Exercise input:
○ ○ ○ ○

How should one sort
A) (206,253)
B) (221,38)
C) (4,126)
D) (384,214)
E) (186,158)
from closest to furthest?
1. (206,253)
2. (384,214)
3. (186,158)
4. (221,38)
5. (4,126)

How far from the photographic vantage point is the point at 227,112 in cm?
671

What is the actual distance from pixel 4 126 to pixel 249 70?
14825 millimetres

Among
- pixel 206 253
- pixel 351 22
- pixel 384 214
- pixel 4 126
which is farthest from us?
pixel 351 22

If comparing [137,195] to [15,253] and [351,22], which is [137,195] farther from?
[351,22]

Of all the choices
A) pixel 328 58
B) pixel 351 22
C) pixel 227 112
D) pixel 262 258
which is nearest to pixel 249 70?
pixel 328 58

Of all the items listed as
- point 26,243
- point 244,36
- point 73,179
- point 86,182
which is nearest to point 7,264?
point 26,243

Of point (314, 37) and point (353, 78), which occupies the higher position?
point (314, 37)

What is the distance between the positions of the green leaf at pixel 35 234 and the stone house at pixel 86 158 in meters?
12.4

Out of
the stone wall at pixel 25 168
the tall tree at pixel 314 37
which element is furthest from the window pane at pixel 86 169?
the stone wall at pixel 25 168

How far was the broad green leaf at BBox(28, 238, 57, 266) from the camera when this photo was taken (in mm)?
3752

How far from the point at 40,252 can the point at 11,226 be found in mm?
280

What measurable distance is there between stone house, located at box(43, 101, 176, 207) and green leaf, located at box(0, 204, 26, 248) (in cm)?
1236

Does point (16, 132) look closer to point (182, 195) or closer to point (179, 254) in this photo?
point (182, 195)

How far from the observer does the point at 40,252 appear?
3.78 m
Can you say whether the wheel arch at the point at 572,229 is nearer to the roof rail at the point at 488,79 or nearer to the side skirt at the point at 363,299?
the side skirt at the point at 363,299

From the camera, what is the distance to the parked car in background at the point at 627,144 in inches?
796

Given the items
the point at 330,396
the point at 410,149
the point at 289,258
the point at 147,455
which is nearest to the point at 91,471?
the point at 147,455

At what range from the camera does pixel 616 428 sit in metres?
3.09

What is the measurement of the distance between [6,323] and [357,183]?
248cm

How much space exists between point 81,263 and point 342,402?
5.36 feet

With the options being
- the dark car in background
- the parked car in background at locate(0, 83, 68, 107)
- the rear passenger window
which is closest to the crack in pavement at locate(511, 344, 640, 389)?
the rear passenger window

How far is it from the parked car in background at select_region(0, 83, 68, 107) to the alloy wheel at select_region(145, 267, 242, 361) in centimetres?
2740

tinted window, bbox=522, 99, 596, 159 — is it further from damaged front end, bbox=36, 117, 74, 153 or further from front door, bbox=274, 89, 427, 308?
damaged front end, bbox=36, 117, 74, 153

○ ○ ○ ○

Objective: Please rewrite the whole listing above, replacing "in background" with "in the background" wherever it appears and keeping everything else the same.

Full answer:
How should one sort
A) (206,253)
B) (221,38)
C) (4,126)
D) (384,214)
E) (186,158)
from closest to furthest?
1. (206,253)
2. (384,214)
3. (186,158)
4. (221,38)
5. (4,126)

How far from the photographic vantage point is the point at 227,112 in cm?
671

What is the actual distance from pixel 4 126 to pixel 249 70?
14825 millimetres

Among
- pixel 206 253
- pixel 351 22
- pixel 384 214
- pixel 4 126
which is farthest from us?
pixel 351 22

If comparing [137,195] to [15,253] and [351,22], which is [137,195] farther from?
[351,22]

Of all the choices
A) pixel 328 58
B) pixel 351 22
C) pixel 227 112
D) pixel 262 258
which is nearest to pixel 249 70?
pixel 328 58

Of all the items listed as
- point 26,243
- point 244,36
- point 73,179
- point 86,182
which is nearest to point 7,264?
point 26,243

Of point (314, 37) and point (353, 78), which occupies the higher position?
point (314, 37)

What is the distance between the positions of the green leaf at pixel 35 234 and the stone house at pixel 86 158 in meters?
12.4

Out of
the stone wall at pixel 25 168
the tall tree at pixel 314 37
which element is furthest from the window pane at pixel 86 169?
the stone wall at pixel 25 168

How far was the broad green leaf at BBox(28, 238, 57, 266) from the camera when this photo was taken (in mm)?
3752

How far from the point at 40,252 can the point at 11,226 be found in mm?
280

What measurable distance is there between stone house, located at box(43, 101, 176, 207) and green leaf, located at box(0, 204, 26, 248) (in cm)?
1236

Does point (16, 132) look closer to point (182, 195) or closer to point (179, 254) in this photo?
point (182, 195)

How far from the observer does the point at 40,252 appear?
3.78 m
Can you say whether the wheel arch at the point at 572,229 is nearer to the roof rail at the point at 488,79 or nearer to the side skirt at the point at 363,299?
the side skirt at the point at 363,299

From the camera, what is the distance to the parked car in the background at the point at 627,144 in inches?
796

Given the items
the point at 330,396
the point at 410,149
the point at 289,258
the point at 147,455
which is nearest to the point at 91,471?
the point at 147,455

At what range from the camera does pixel 616 428 sit in metres?
3.09

What is the measurement of the distance between [6,323] and [357,183]?
248cm

How much space exists between point 81,263 and point 342,402?
5.36 feet

With the options being
- the dark car in the background
- the parked car in the background at locate(0, 83, 68, 107)
- the rear passenger window
which is closest to the crack in pavement at locate(511, 344, 640, 389)?
the rear passenger window

How far is it from the parked car in the background at select_region(0, 83, 68, 107) to the alloy wheel at select_region(145, 267, 242, 361) in centimetres?
2740

tinted window, bbox=522, 99, 596, 159 — is it further from damaged front end, bbox=36, 117, 74, 153 or further from front door, bbox=274, 89, 427, 308?
damaged front end, bbox=36, 117, 74, 153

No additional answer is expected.